A brief table read with adland's 'Writer’s Room' a la The Script Room

What makes this idea of Ayyappan Raj and Rajesh Ramaswamy tick?

It is not every day that your visit to an agency office throws up a Victoria station wall clock, lots of white space, soothing windows opening to lush green trees, and a Marshall speaker below a giant TV.

Then again, we (afaqs!) weren’t exactly at an agency office but at a Writer’s Room; we were at the Mumbai office of The Script Room. Co-founder Rajesh Ramaswamy (Ramsam) exclaimed over a Zoom video from Bangalore, “… many design rooms came up, everybody found it logical. Planners came up as consultants, everybody found it logical, but everybody wonders how a writer's room exists.”

He goes on to tell us they (co-founders) assumed brands would move onto branded content so “we thought it's time for a concept like a writer's room to thrive because it kind of involves a specialized skill because it's writing for the screen which is different from writing for print or some other format. Keeping that in mind, we thought let's just see this model.”

Founded in 2019, The Script Room in the words of the other co-founder Ayyappan Raj is a place where “writing gets its due, writers their due”. Their innings started with Netflix and today, three years later, they count Paperboat, Coinswitch Kuber, PhonePe, My11 Circle, Great Learning, and OYO as some of their clients.

The Script Room, as per the founders, get clients by winning pitches, by clients approaching them, and through collaboration with other agencies.

Ramsam reveals The Script Room works on a project basis and not a retainer model because it gives them the ability to choose the work they wish to work on.

Raj adds in and says the agency has done a lot of Indian Premier League (IPL) work in the past and that has made a name for the company. Also, some clients approach the agency for its “multiple creative units”; a series of short ads that paint a bigger picture as per the brief. Examples include OYO (below) and Selection Day for Netflix (above).

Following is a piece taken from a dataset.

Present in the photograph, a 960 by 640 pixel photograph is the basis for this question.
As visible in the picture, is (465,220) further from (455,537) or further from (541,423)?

Raj explained the brief from OYO was to build a national campaign highlighting the various use cases of an OYO hotel that had become ubiquitous.

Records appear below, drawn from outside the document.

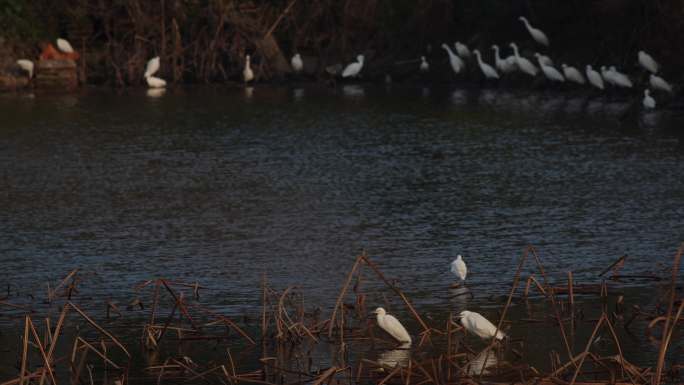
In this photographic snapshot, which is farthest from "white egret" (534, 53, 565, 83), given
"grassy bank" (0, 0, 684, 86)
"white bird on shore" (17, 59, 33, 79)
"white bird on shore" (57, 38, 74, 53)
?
"white bird on shore" (17, 59, 33, 79)

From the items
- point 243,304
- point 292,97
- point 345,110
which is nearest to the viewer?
point 243,304

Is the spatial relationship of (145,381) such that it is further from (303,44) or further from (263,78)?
(303,44)

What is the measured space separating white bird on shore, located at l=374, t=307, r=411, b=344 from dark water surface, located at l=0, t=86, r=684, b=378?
127 centimetres

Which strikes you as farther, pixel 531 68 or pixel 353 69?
pixel 353 69

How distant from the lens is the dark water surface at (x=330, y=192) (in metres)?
14.9

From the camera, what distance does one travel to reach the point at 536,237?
1647 centimetres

The Script Room does not just do ad films Raj exclaims and says they’re also moving towards web series and feature film writing. Speaking on the quality of writing in India, considering the many options available today, Ramsam feels “it’s the best time” for writing in India.

He tells us that, unlike earlier years where the only outlet for writers was a Friday movie release (from a podcast featuring Sameer Nair of Applause Entertainment), today “every platform is looking for a Friday release and everybody wants to watch the latest show, and by Monday we binge-watch it. Everybody needs writers.”

Ramsam goes on to reveal that 40 per cent of The Script Room’s work goes into non-advertising efforts but it hasn’t come out yet because “these things take time”.

Speaking of time, all of us were stuck for months inside our homes during the lockdown(s). We wondered how the writers at The Script Room fared while cooped up inside.

Raj tells us that the team had a thousand stories and insights born from life experiences and you'd to connect the dots and ask what is the relevance of this story we experienced personally and place it in context and give it the meaning of a brand or a content. “Coronavirus restricted our ability to execute, it cannot stop us from all the things that'd been there with us.”

There are so many options today for budding writers be it streaming platforms or startups, is that why advertising is losing people? “Partly yes,” says Ramsam but adds that there are pros and cons. He tells us if you’re stuck on a wrong long-format project, “you can’t escape for six months but with advertising, you’re done in two to three weeks”.